EXERCISE REQUIREMENTS: The records should be written out in full, with nothing altered.
** DATA UNDER STUDY follows **
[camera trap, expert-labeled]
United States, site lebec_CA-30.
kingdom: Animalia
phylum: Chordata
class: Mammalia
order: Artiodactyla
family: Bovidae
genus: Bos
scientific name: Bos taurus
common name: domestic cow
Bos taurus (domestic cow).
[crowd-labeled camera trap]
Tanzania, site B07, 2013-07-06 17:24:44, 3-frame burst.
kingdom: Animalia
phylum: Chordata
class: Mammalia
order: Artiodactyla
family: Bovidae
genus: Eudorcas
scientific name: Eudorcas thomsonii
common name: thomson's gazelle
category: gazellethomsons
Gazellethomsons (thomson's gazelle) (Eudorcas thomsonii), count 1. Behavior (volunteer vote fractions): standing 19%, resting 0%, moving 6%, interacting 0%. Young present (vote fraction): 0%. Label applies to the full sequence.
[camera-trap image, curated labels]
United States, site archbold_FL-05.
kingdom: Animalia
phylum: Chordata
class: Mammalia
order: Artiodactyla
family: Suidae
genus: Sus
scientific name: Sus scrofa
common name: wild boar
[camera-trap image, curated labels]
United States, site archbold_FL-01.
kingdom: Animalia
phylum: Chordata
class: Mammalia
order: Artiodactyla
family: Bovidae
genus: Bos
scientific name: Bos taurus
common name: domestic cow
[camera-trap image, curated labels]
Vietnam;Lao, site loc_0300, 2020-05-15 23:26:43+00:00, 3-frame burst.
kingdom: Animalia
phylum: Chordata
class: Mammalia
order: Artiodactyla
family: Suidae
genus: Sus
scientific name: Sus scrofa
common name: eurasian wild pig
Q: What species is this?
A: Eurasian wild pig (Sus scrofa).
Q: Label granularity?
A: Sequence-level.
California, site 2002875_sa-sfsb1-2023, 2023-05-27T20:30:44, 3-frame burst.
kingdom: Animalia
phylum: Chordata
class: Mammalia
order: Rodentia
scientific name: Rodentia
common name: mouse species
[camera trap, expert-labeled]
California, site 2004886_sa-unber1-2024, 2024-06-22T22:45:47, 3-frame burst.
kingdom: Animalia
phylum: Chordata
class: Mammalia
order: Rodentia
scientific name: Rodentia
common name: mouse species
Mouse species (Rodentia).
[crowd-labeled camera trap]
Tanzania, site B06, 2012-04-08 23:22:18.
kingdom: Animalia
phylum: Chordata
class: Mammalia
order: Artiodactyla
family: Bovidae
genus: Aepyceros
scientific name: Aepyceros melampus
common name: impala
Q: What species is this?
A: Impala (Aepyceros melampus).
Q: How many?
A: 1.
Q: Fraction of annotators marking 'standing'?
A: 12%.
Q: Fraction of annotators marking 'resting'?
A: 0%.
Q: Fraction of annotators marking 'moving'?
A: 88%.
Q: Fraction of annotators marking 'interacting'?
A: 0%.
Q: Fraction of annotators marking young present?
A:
** End of DATA UNDER STUDY **
ANSWER SECTION:
[camera trap, expert-labeled]
United States, site lebec_CA-30.
kingdom: Animalia
phylum: Chordata
class: Mammalia
order: Artiodactyla
family: Bovidae
genus: Bos
scientific name: Bos taurus
common name: domestic cow
Bos taurus (domestic cow).
[crowd-labeled camera trap]
Tanzania, site B07, 2013-07-06 17:24:44, 3-frame burst.
kingdom: Animalia
phylum: Chordata
class: Mammalia
order: Artiodactyla
family: Bovidae
genus: Eudorcas
scientific name: Eudorcas thomsonii
common name: thomson's gazelle
category: gazellethomsons
Gazellethomsons (thomson's gazelle) (Eudorcas thomsonii), count 1. Behavior (volunteer vote fractions): standing 19%, resting 0%, moving 6%, interacting 0%. Young present (vote fraction): 0%. Label applies to the full sequence.
[camera-trap image, curated labels]
United States, site archbold_FL-05.
kingdom: Animalia
phylum: Chordata
class: Mammalia
order: Artiodactyla
family: Suidae
genus: Sus
scientific name: Sus scrofa
common name: wild boar
[camera-trap image, curated labels]
United States, site archbold_FL-01.
kingdom: Animalia
phylum: Chordata
class: Mammalia
order: Artiodactyla
family: Bovidae
genus: Bos
scientific name: Bos taurus
common name: domestic cow
[camera-trap image, curated labels]
Vietnam;Lao, site loc_0300, 2020-05-15 23:26:43+00:00, 3-frame burst.
kingdom: Animalia
phylum: Chordata
class: Mammalia
order: Artiodactyla
family: Suidae
genus: Sus
scientific name: Sus scrofa
common name: eurasian wild pig
Q: What species is this?
A: Eurasian wild pig (Sus scrofa).
Q: Label granularity?
A: Sequence-level.
California, site 2002875_sa-sfsb1-2023, 2023-05-27T20:30:44, 3-frame burst.
kingdom: Animalia
phylum: Chordata
class: Mammalia
order: Rodentia
scientific name: Rodentia
common name: mouse species
[camera trap, expert-labeled]
California, site 2004886_sa-unber1-2024, 2024-06-22T22:45:47, 3-frame burst.
kingdom: Animalia
phylum: Chordata
class: Mammalia
order: Rodentia
scientific name: Rodentia
common name: mouse species
Mouse species (Rodentia).
[crowd-labeled camera trap]
Tanzania, site B06, 2012-04-08 23:22:18.
kingdom: Animalia
phylum: Chordata
class: Mammalia
order: Artiodactyla
family: Bovidae
genus: Aepyceros
scientific name: Aepyceros melampus
common name: impala
Q: What species is this?
A: Impala (Aepyceros melampus).
Q: How many?
A: 1.
Q: Fraction of annotators marking 'standing'?
A: 12%.
Q: Fraction of annotators marking 'resting'?
A: 0%.
Q: Fraction of annotators marking 'moving'?
A: 88%.
Q: Fraction of annotators marking 'interacting'?
A: 0%.
Q: Fraction of annotators marking young present?
A:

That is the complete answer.